**TRECHO DO TEXTO**
****************
Roger Corman, cineasta, nasceu em cinco de abril de 1926, em Detroit, Michigan. É produtor, realizador, argumentista e, de vez em quando, ator. Estudou engenharia industrial na Universidade de Stanford, mas a paixão pela Sétima Arte o desviou para o cinema em 1953, tornando-se o diretor apelidado de "o rei da série B" do cinema americano.

Transformou-se numa celebridade no mundo do entretenimento, em sua freqüência incomum dirigindo e produzindo filmes em larga escala, chegando a produzir sete películas em um ano.

Fez filmes em dois dias e uma noite, com orçamentos de meia dúzia de dólares, um punhado de atores e um só cenário; é um dos nomes independentes históricos de Hollywood; assinou nos anos 60 uma série de adaptações de culto de contos de Edgar Allan Poe interpretadas por atores como Vincent Price, Peter Lorre, Boris Karloff e um novato chamado Jack Nicholson; e lançou as carreiras de nomes como Francis Ford Coppola, Martin Scorsese, Peter Bogdanovich, James Cameron, Joe Dante, Jonathan Demme ou Ron Howard.

Entre 1954 e o presente ano, Roger Corman já produziu e realizou mais de 400 filmes, gabando-se de ter perdido dinheiro apenas com um, The Intruder (1962), uma história anti-racista com William Shatner.

Formado em engenharia pela Universidade de Stanford e ex-aluno de Literatura Inglesa em Oxford, Corman já tocou praticamente em todos os gêneros, com particular ênfase no terror, na ficção científica, no filme de ação e de gangsteres e no policial. Em 1990, Roger, publicou as suas memórias, apropriadamente intituladas How I Made a Hundred Movies in Hollywood and Never Lost a Dime.

Filmografia


The Beast With a Million Eyes (1956, não creditado)
The Day the World Ended (1956)
****************
**DADOS REGISTRADOS**
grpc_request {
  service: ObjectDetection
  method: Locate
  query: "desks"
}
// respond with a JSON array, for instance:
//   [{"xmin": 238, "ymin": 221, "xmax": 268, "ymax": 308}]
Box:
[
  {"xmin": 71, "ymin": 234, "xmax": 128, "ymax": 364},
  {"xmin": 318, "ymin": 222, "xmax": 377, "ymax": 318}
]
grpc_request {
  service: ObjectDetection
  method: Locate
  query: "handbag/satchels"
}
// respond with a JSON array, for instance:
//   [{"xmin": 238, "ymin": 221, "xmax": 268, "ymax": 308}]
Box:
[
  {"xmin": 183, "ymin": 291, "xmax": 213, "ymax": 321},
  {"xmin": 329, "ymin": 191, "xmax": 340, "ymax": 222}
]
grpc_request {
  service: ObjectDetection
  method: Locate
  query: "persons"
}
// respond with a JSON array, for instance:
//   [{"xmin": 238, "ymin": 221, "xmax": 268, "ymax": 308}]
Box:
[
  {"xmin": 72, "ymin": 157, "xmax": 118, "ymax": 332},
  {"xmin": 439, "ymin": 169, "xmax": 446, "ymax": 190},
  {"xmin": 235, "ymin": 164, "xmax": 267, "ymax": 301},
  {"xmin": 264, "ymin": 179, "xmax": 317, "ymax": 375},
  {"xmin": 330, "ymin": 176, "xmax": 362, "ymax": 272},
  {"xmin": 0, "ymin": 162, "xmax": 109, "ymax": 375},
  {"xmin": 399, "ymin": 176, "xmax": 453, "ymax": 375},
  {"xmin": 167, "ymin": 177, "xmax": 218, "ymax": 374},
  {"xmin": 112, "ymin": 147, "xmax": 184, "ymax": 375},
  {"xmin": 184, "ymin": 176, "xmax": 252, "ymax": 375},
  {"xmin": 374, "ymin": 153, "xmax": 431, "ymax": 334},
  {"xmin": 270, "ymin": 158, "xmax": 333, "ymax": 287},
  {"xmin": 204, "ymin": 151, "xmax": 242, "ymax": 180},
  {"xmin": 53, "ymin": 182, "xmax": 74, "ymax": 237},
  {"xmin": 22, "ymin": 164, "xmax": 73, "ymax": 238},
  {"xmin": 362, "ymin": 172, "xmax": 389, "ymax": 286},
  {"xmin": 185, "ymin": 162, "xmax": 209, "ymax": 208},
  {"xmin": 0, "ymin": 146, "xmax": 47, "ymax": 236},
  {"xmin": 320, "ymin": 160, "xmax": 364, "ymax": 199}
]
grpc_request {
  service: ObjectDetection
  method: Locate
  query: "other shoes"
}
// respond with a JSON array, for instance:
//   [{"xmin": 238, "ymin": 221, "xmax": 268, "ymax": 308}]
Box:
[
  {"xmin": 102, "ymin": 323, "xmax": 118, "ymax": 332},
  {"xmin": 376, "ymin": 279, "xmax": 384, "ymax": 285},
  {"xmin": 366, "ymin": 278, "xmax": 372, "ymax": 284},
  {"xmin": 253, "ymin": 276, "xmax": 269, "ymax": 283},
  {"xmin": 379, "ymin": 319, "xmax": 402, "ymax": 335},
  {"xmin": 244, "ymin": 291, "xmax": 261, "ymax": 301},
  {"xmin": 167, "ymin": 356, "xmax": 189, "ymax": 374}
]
****************
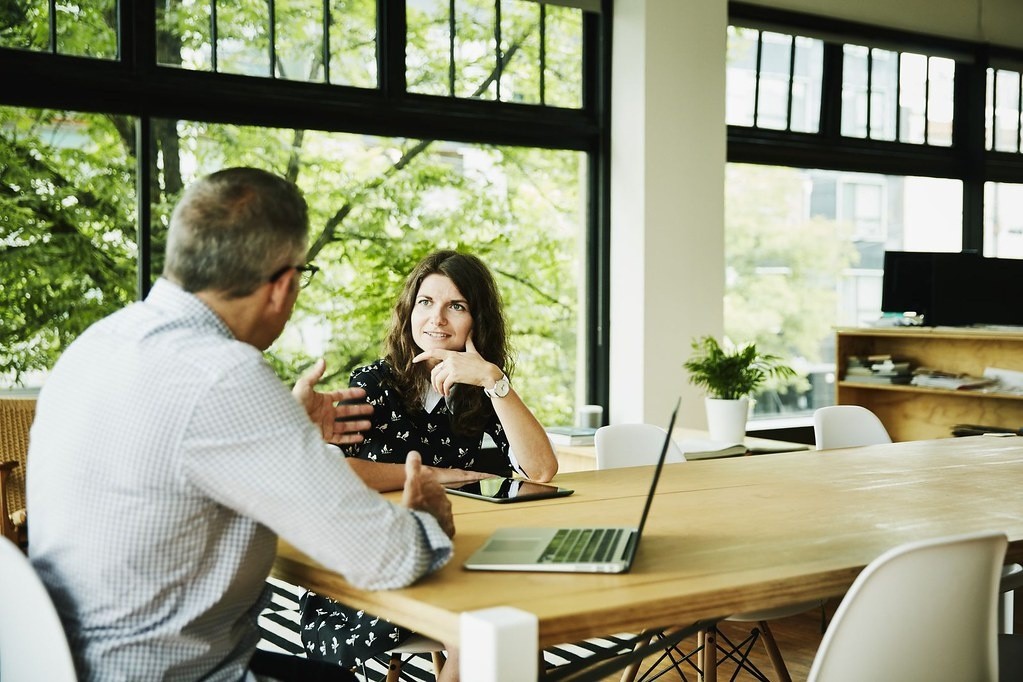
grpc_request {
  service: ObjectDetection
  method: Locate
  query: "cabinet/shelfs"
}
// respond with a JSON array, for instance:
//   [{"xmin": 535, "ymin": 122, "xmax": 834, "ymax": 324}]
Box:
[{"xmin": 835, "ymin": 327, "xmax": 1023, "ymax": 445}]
****************
**CONJUNTO DE TAREFAS**
#1 Modifique o trecho do texto sobre Roger Corman que começa em "Entre 1954 e" e segue até "(1956, não creditado)", substituindo "Oxford" por "Cambridge".
#2 Por favor, diga se cada afirmação abaixo está de acordo com o texto sobre Roger Corman, respondendo sim ou não e citando as palavras do texto que decidem a questão: (a) Corman nasceu em Detroit; (b) Corman estudou medicina na Universidade de Stanford; (c) Corman chegou a produzir sete filmes em um único ano.
#3 Prossiga com o texto sobre Roger Corman a partir do ponto em que ele termina.

**RESPOSTAS POR TAREFA**
#1
Entre 1954 e o presente ano, Roger Corman já produziu e realizou mais de 400 filmes, gabando-se de ter perdido dinheiro apenas com um, The Intruder (1962), uma história anti-racista com William Shatner.

Formado em engenharia pela Universidade de Stanford e ex-aluno de Literatura Inglesa em Cambridge, Corman já tocou praticamente em todos os gêneros, com particular ênfase no terror, na ficção científica, no filme de ação e de gangsteres e no policial. Em 1990, Roger, publicou as suas memórias, apropriadamente intituladas How I Made a Hundred Movies in Hollywood and Never Lost a Dime.

Filmografia


The Beast With a Million Eyes (1956, não creditado)

#2
(a) Sim: "nasceu em cinco de abril de 1926, em Detroit, Michigan".
(b) Não: "Estudou engenharia industrial na Universidade de Stanford".
(c) Sim: "chegando a produzir sete películas em um ano".

#3
It Conquered the World (1956)
O Emissário de Outro Mundo (Not of This Earth, 1957)
Attack of the Crab Monsters (1957)
The Undead (1957)
Teenage Caveman (1958)
War of the Satellites (1958)
A Bucket of Blood (1959)
A Mulher Vespa (The Wasp Woman, 1959)
O Solar Maldito (The Fall of the House of Usher, 1960)
A Pequena Loja dos Horrores (The Little Shop of Horrors, 1960)
The Last Woman on Earth (1960)
A Mansão do Terror (The Pit and the Pendulum, 1961)
Creature from the Haunted Sea (1961)
A Torre de Londres (Tower of London, 1962)
The Premature Burial (1962)
Muralhas do Pavor (Tales of Terror, 1962)
Terror no Castelo (The Terror, 1963)
O Corvo (The Raven, 1963)
O Homem dos Olhos de Raio-X (X, The Man With the X-Ray Eyes, 1963)
O Castelo Assombrado (The Haunted Palace, 1963)
A Máscara Mortal (The Masque of the Red Death, 1964)
O Túmulo Sinistro (The Tomb of Ligeia, 1964)
Bloody Mama (1970)
Ga-s-s-s! Or it became necessary to destroy the world in order to save it (1970)
Deathsport (1978, não creditado)
Frankenstein, o Monstro das Trevas (Frankenstein Unbound, 1990)

Fontes: Biografia curta de Roger Corman; nostalgia: Roger Corman; Wikipédia.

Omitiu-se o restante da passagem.